* **Requirement**
Here is the task for the listing below: output exactly the lines from the one containing "Raivo E. Tamm" through the one containing "Akbaş Yüz Yüze", and leave out the pictures.

* **Task material**

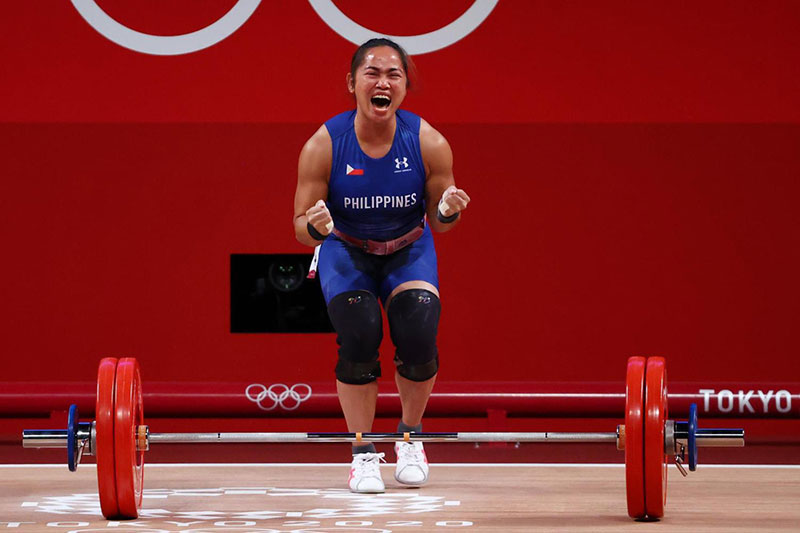 Hidilyn Diaz Ends 100 Year Drought Wins First Ever Gold Medal for the Philippines 2 Hidilyn Diaz Ends 100 Year Drought, Wins First Ever Gold Medal for the Philippines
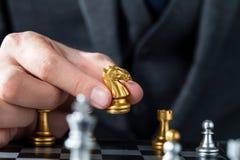 Guld- och silverschack med spelaren royaltyfria bilder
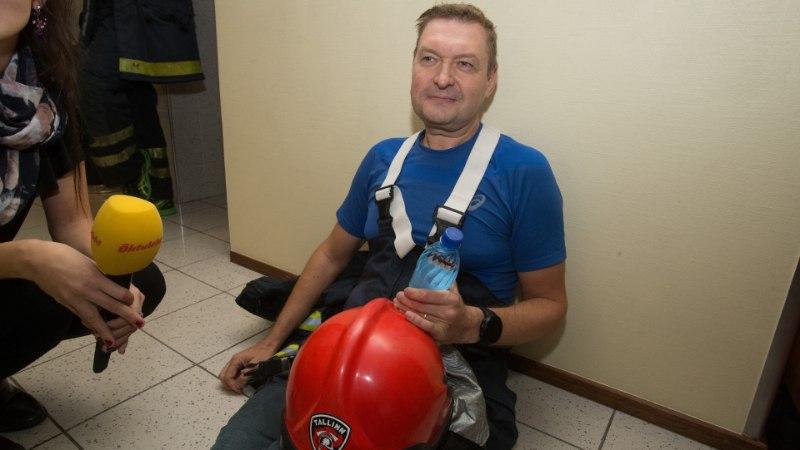 """ÕHTULEHE VIDEO   Raivo E. Tamm pärast trepijooksu: """"Kümme viimast korrust rebisin end käsipuud pidi üles."""""""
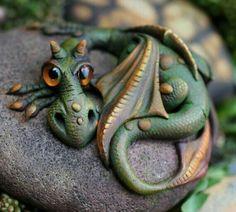 OOAK dragon sculpture by Feythcrafts on Etsy Polymer Clay Dragon, Polymer Clay Crafts, Sculptures Céramiques, Sculpture Clay, Fantasy Dragon, Dragon Art, Dragon Garden, Magical Creatures, Fantasy Creatures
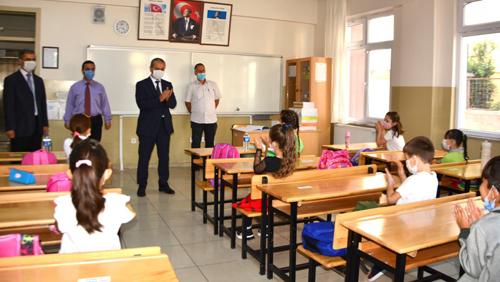 Akbaş Yüz Yüze Eğitim Gören Öğrencilerle Bir Araya Geldi
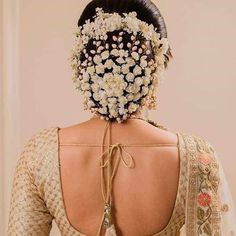 Ditch the same old ponytail and braid, and get inspired with these ten jaw-dropping hairstyles for Indian weddings. From a retro hairdo to a crimped hairstyle let's take a look at what's trending for long hair. Indian Party Hairstyles, Saree Hairstyles, Pakistani Bridal Makeup Red, Bridal Hair And Makeup, Wedding Reception Hairstyles, Wedding Hairstyles For Long Hair, Simple Hairstyles, Wedding Receptions, Hairstyle Ideas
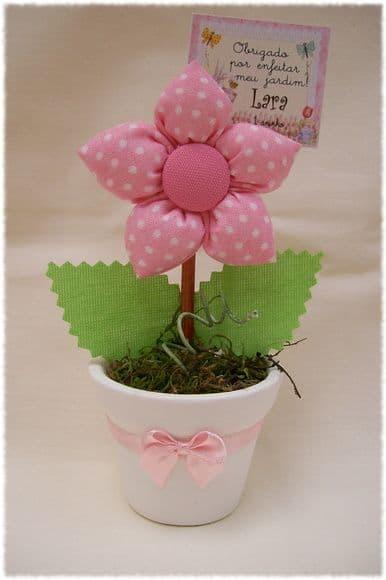 vasinho com flor de tecido com enchimento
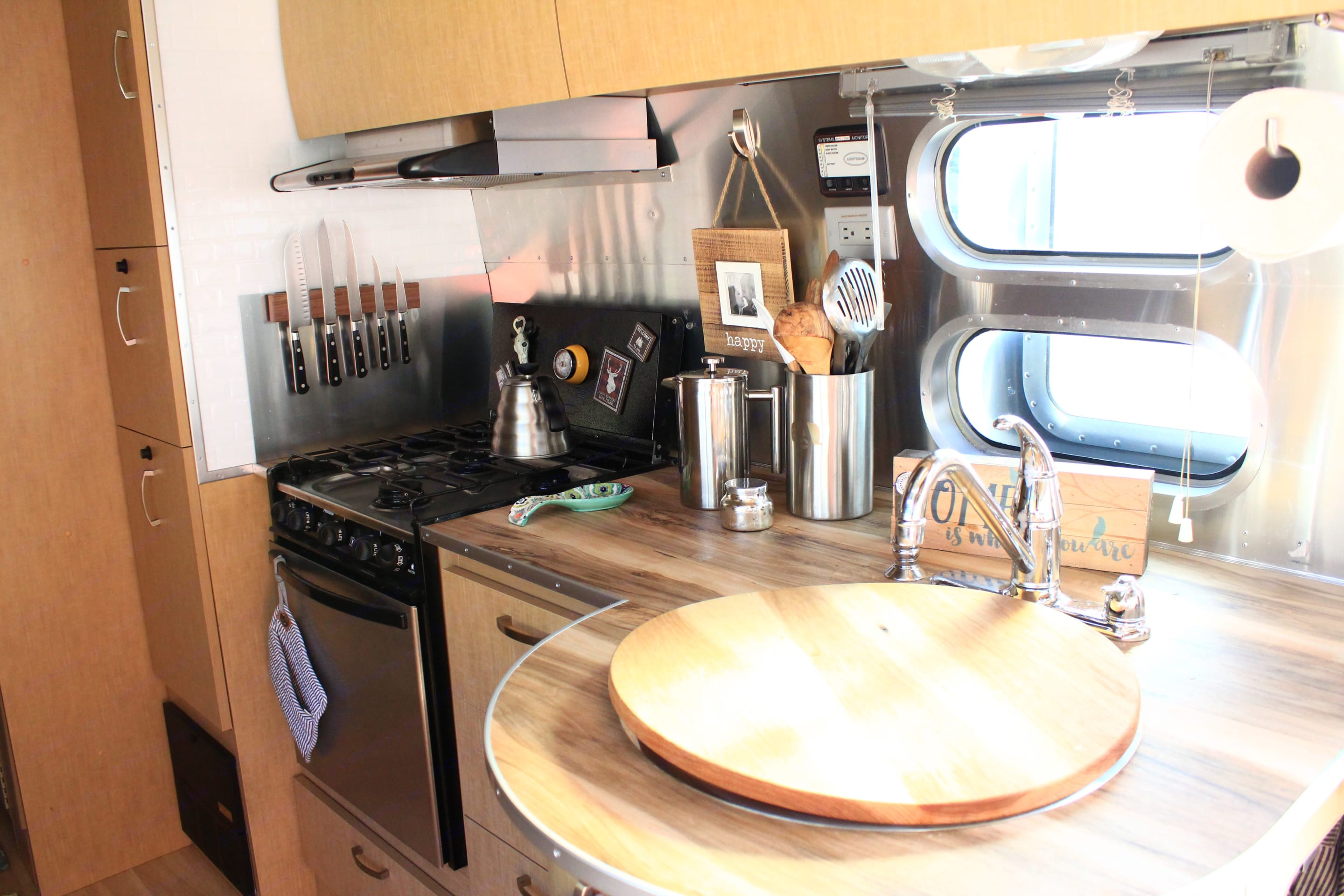 Kitchen stocked with all of your cooking needs.. Airstream Flying Cloud 2009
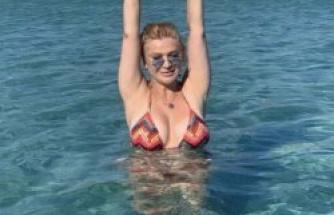 Songül Karlı'nın bikinili pozları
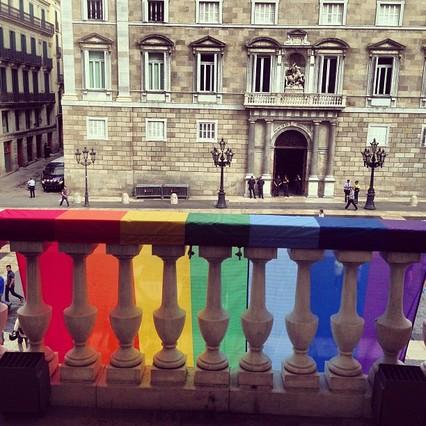 El Ayuntamiento de Barcelona cuelga la bandera gay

* **Answer box**
 """ÕHTULEHE VIDEO   Raivo E. Tamm pärast trepijooksu: """"Kümme viimast korrust rebisin end käsipuud pidi üles."""""""
 OOAK dragon sculpture by Feythcrafts on Etsy Polymer Clay Dragon, Polymer Clay Crafts, Sculptures Céramiques, Sculpture Clay, Fantasy Dragon, Dragon Art, Dragon Garden, Magical Creatures, Fantasy Creatures
 Akbaş Yüz Yüze Eğitim Gören Öğrencilerle Bir Araya Geldi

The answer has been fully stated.